Польщенный «стратег» изобразил улыбку на своем одутловатом лице. Почет и слава составляли его слабость. «С этой надо иметь особую дружбу, – сообразил он, – через нее будет легче проникнуть к сердцу Гедии. Она поможет мне. Как это я раньше не подумал об этом!»
– О прекрасная жрица! – возгласил он хриплым басом. – Окончание войны будет для меня порой новых благодарственных посвящений Деве!..
«Уж не он ли? – обожгла Мату внезапная догадка, – воин не старый и, видимо, не безразличный ко мне. Он так упорно смотрит на меня! Совет к нему благоволит!»
Оглядев кряжистую фигуру Бабона, Мата заметила с удовлетворением, что он не так мешковат, как показалось ей там, на площади. Вспомнилось, что хабеец внимательно смотрел на нее во время жертвоприношения и расспрашивал о чем-то Костобока… Ага, Костобок знал о чувствах к ней бородатого воина, но скрывал это из ревности.
И тут же пришла уверенность, от которой по всему грузному, сырому телу пробежали жаркие змейки, а на душе стало светлее.
– Мы сейчас будем около гимнасия, там встретимся, – сказал Ираних Бабону.
– Верно, – подтвердил Гекатей, – ты поезжай, я же оседлаю храмового жеребца – и вслед за тобою!
Обоим хотелось избавиться от Бабона, но Мата еще раз удивила их.
– О уважаемый гиппарх! – обратилась она к толстяку. – Вы готовитесь к ответственному и опасному делу, вас ждет встреча с опасным и свирепым врагом!.. Это похвально – защищать полис! Но я думаю, что вы найдете совсем немного времени, разделите нашу общую трапезу и выпьете вина из подвалов храма!

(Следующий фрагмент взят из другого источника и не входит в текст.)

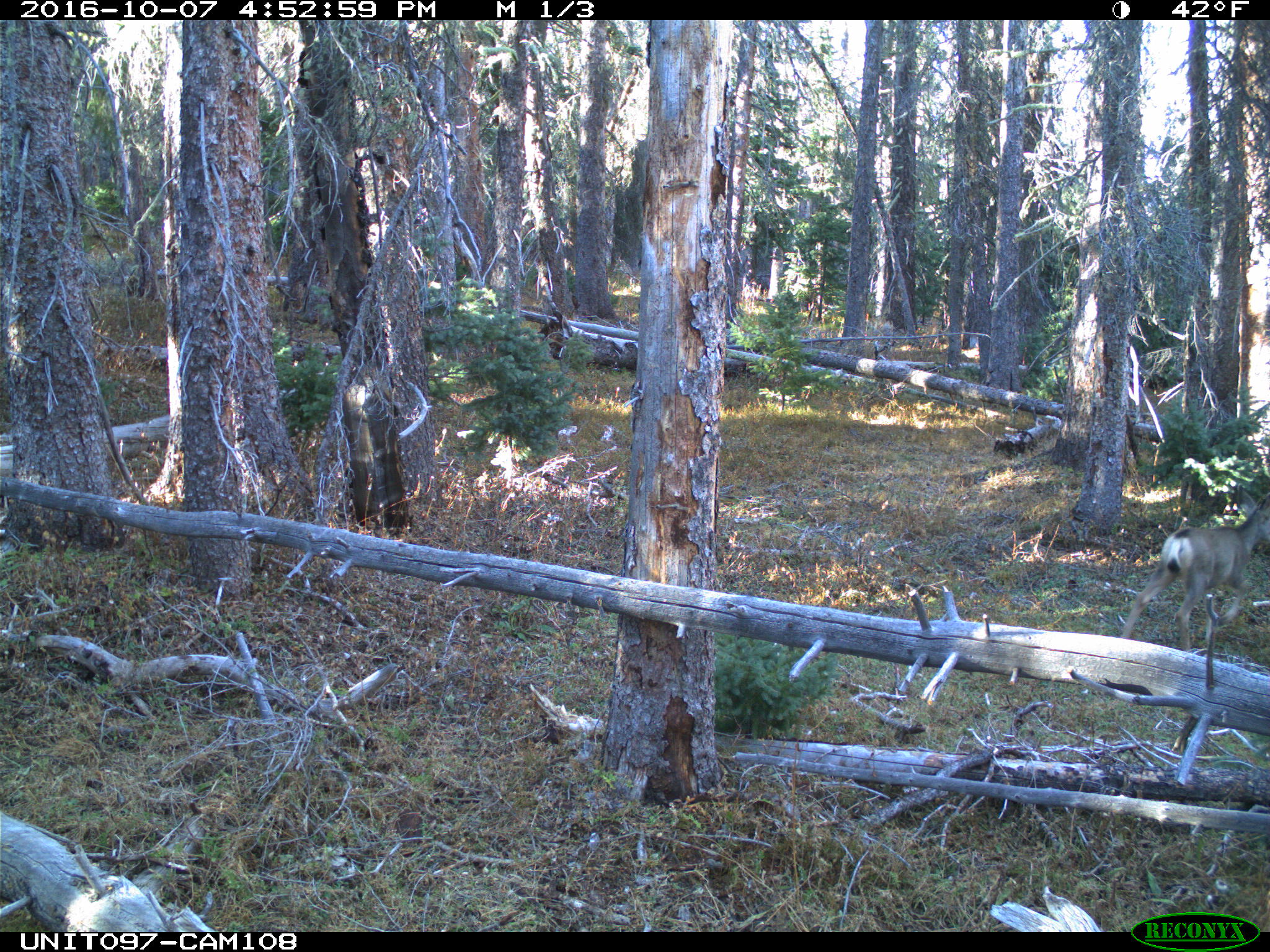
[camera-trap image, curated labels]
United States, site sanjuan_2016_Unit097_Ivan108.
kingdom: Animalia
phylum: Chordata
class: Mammalia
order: Artiodactyla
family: Cervidae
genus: Odocoileus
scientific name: Odocoileus hemionus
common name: mule deer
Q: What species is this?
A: Odocoileus hemionus (mule deer).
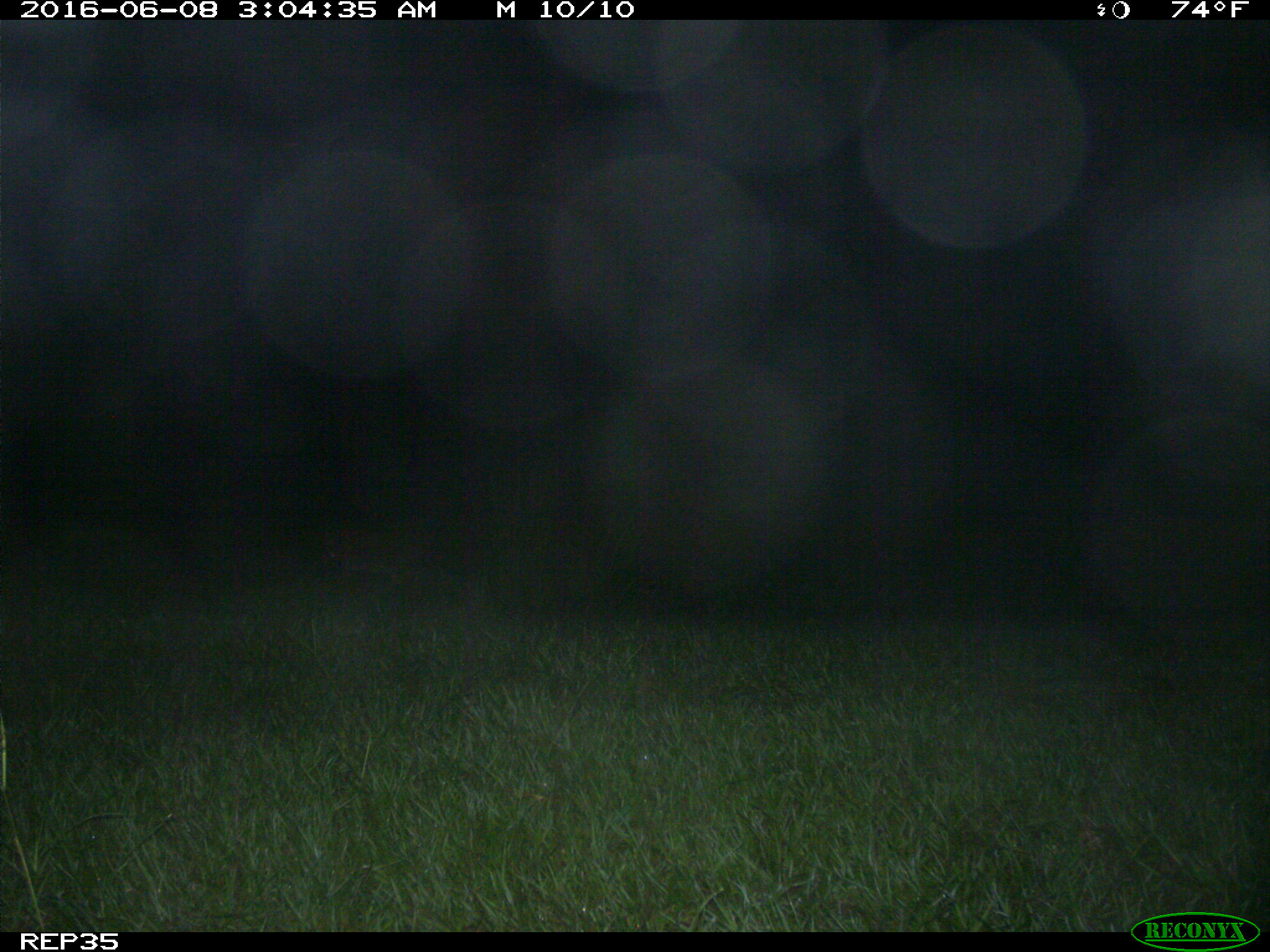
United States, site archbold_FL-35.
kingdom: Animalia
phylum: Chordata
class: Mammalia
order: Carnivora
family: Felidae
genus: Lynx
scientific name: Lynx rufus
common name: bobcat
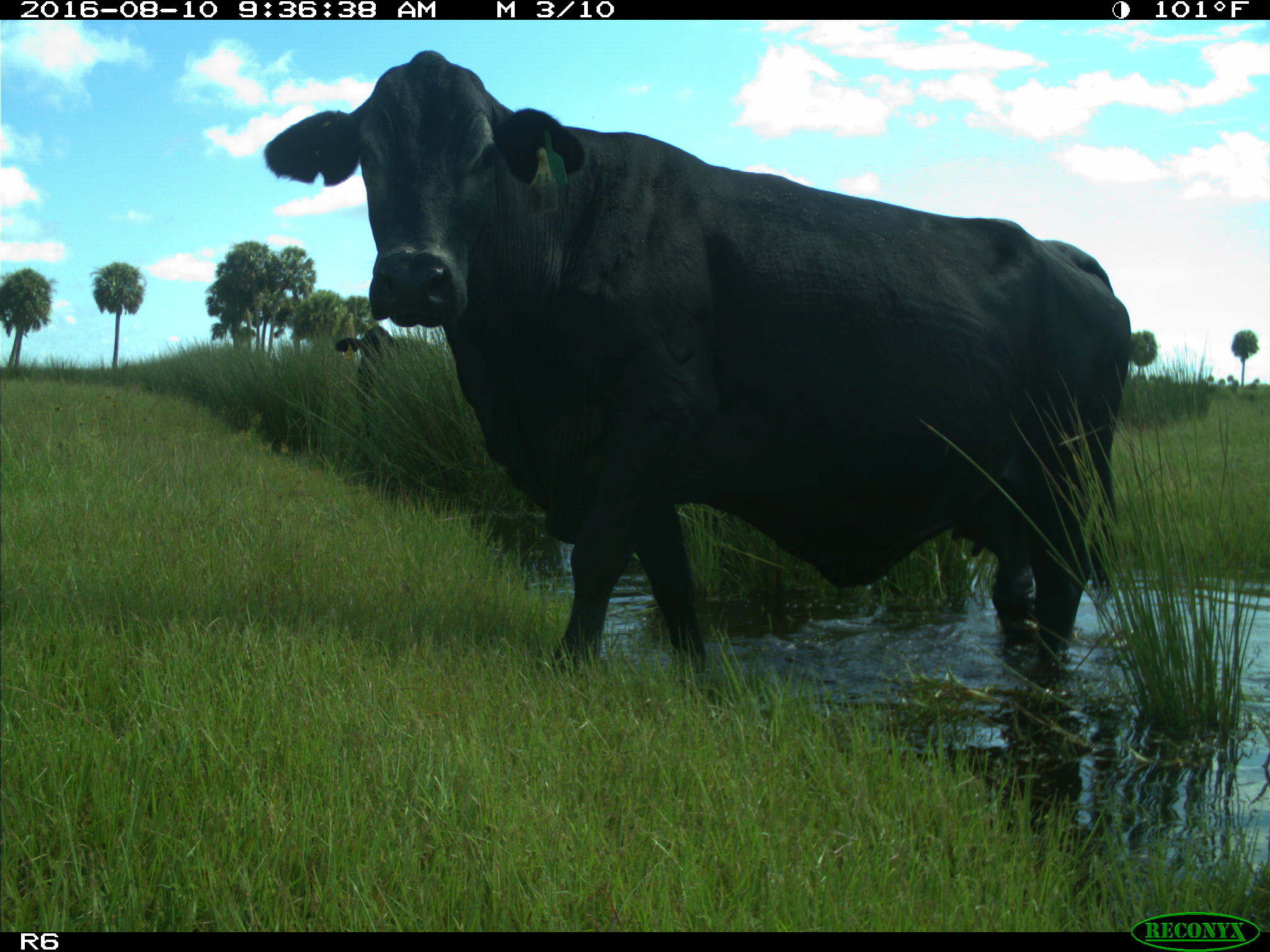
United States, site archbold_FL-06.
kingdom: Animalia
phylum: Chordata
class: Mammalia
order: Artiodactyla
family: Bovidae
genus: Bos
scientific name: Bos taurus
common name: domestic cow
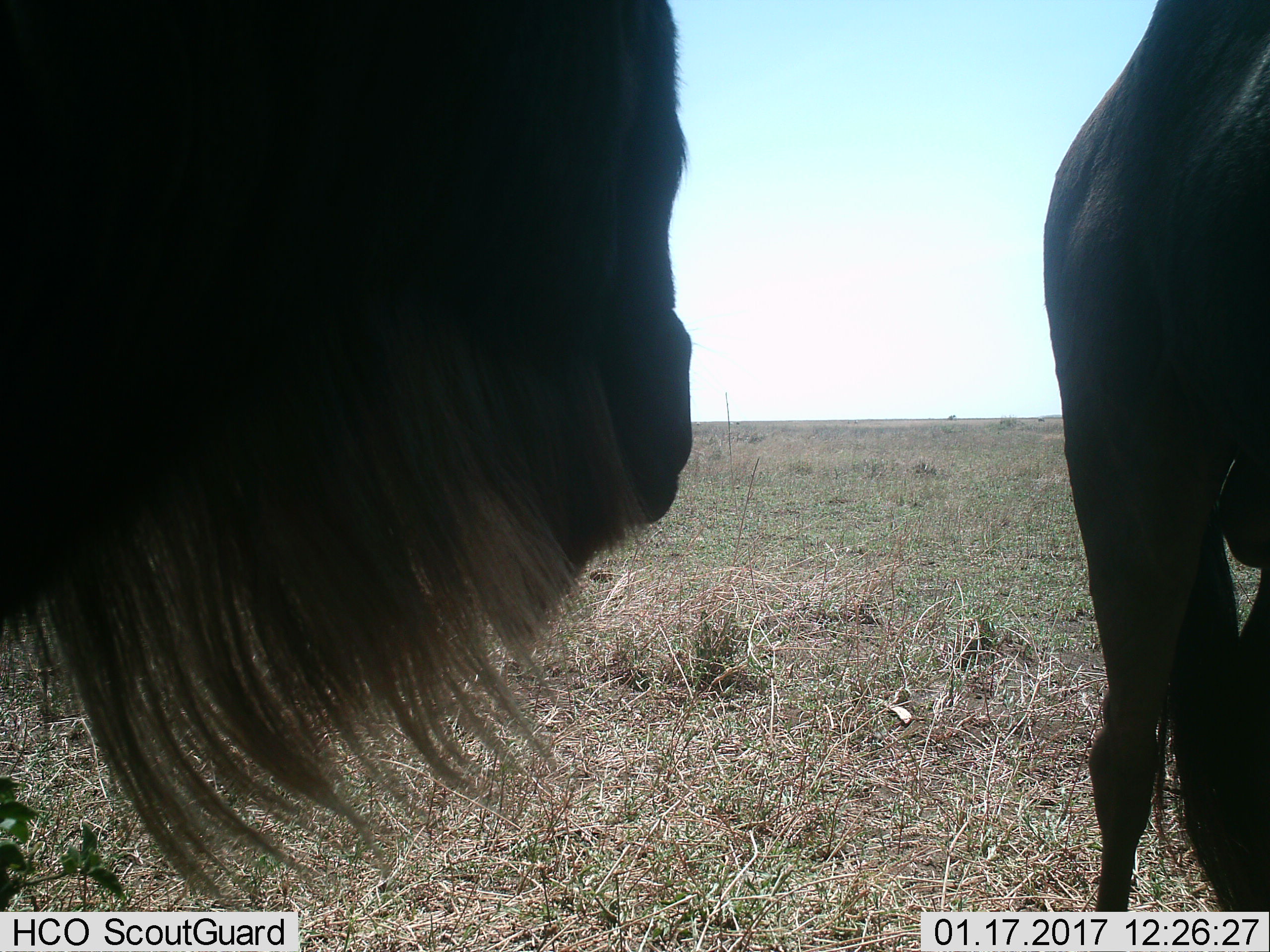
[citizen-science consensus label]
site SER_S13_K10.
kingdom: Animalia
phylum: Chordata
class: Mammalia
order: Artiodactyla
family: Bovidae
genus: Connochaetes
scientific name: Connochaetes taurinus taurinus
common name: blue wildebeest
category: wildebeestblue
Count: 2.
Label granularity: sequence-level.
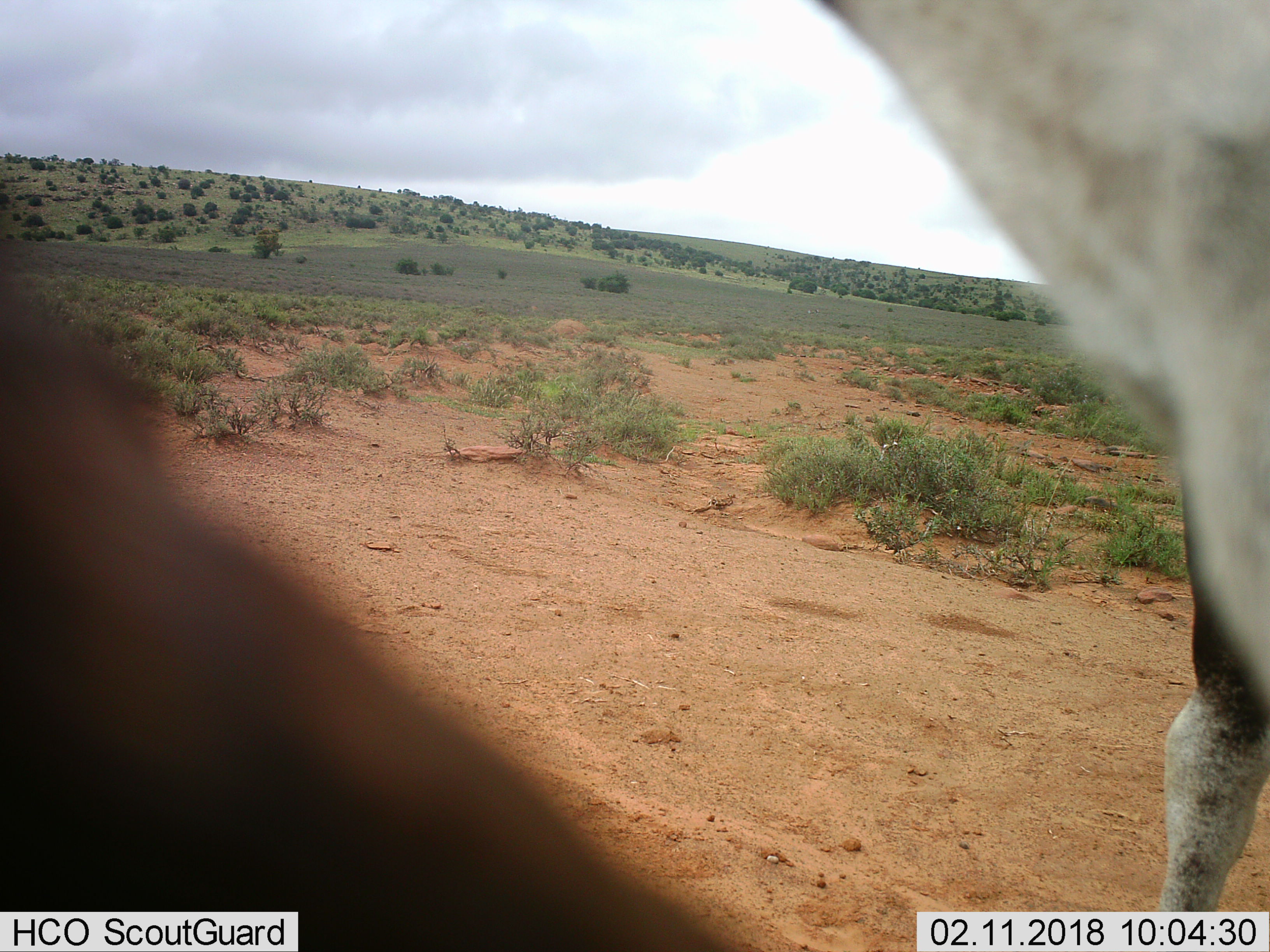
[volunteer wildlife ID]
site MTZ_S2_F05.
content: unidentified animal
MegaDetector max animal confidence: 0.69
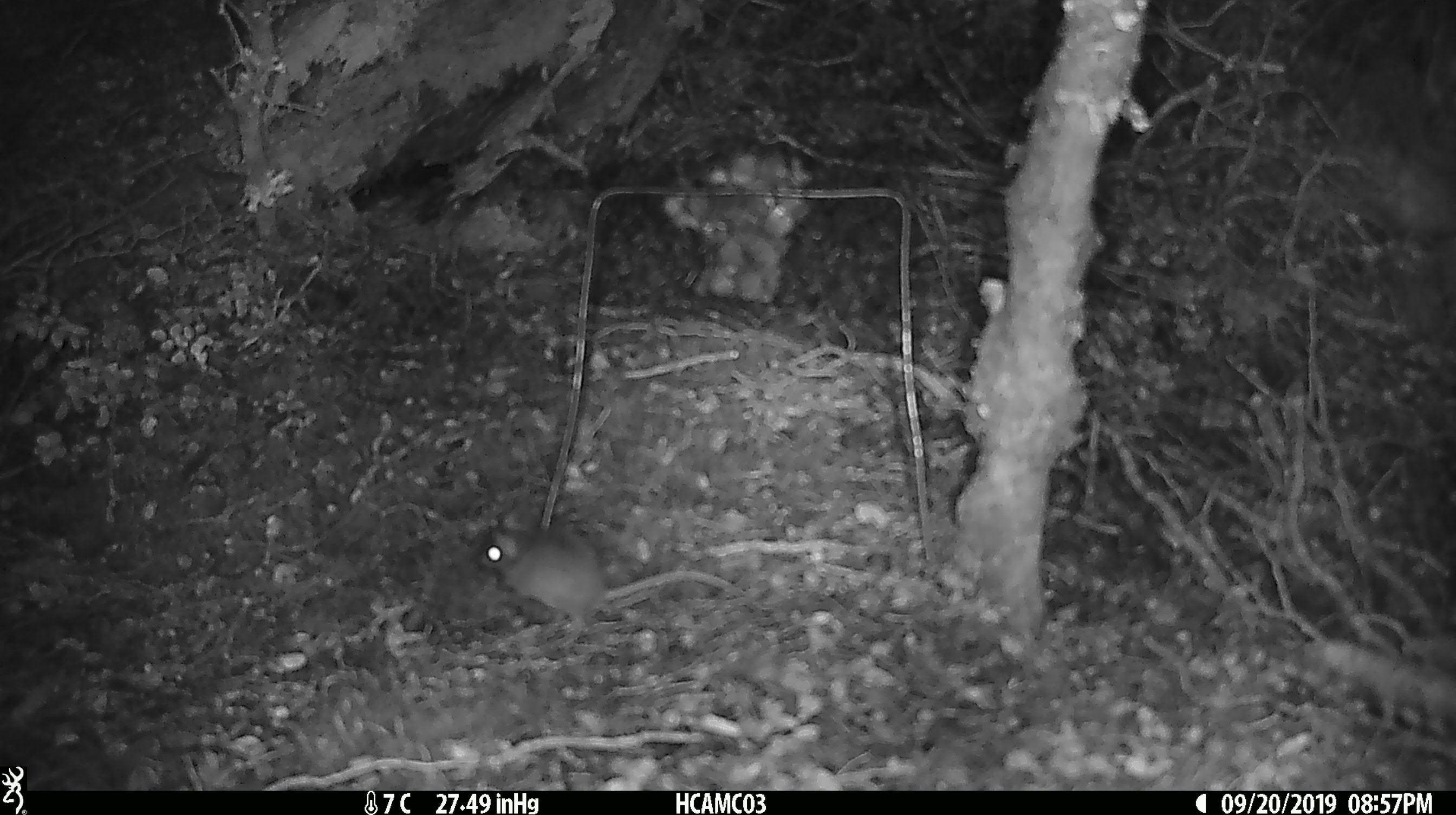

Вдвойне польщенный Бабон был приятно удивлен. К тому же упоминание о вине вызвало у него слюнотечение и особое ощущение под ложечкой, означающее, что он очень не прочь выпить и закусить.
– Я? Разделить трапезу?.. Гм… с большой охотой!
Сказав это, хабеец приосанился. «Кажется, мои дела пойдут на лад!» – подумал он, довольный тем, что нашел предлог явиться в храм Девы.
Юноши были несколько раздосадованы. Бабон был хорош в погребке Тириска, но не в обществе женщин. К тому же за последнее время он стал более заносчивым.
Когда завтрак был окончен, все воины покинули храм. Мата позвала Лоху.
– Вот тебе серебряная монета за твою ворожбу!.. А ну, раскинь еще, я хочу послушать твои гадания.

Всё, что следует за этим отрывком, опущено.